Setting up mutual (two-way) SSL on vFabric tc Server using OpenSSL and Java Keytool on Linux platforms
search cancel

Setting up mutual (two-way) SSL on vFabric tc Server using OpenSSL and Java Keytool on Linux platforms

book

Article ID: 306335

calendar_today

Updated On:

Products

VMware Support Only for Apache Tomcat

Issue/Introduction

This article provides methods for configuring a vFabric tc Server for mutual (two-way) SSL authentication using a self-signed root Certificate Authority (CA) and client certificates.

Environment

Apache Tomcat 5.5

Resolution

Important information about Tomcat SSL

Tomcat can use two different implementations of SSL:
  • Java Secure Socket Extensions (JSSE) implementation provided as part of the Java runtime (since 1.4)

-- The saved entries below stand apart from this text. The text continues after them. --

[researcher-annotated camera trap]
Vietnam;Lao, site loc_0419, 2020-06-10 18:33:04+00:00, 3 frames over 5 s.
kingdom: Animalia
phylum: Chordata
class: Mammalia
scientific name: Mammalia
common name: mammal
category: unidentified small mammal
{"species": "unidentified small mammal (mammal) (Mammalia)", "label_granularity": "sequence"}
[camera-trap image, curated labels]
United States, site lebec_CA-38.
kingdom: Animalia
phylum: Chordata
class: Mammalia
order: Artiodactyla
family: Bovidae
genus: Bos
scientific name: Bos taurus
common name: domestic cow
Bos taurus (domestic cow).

    Java Blocking (BIO) connector and Java Nio Blocking (NIO) SSL connector only support Java SSL and work with JKS, PKCS11 or PKCS12 format keystores.

  • Apache Portable Runtime (APR) implementation, which uses the OpenSSL engine by default

    APR/native SSL connector only supports OpenSSL and only work with PEM-encoded private key and certificate format. APR/native SSL connector attributes for configuring SSL are different from both BIO and NIO connectors.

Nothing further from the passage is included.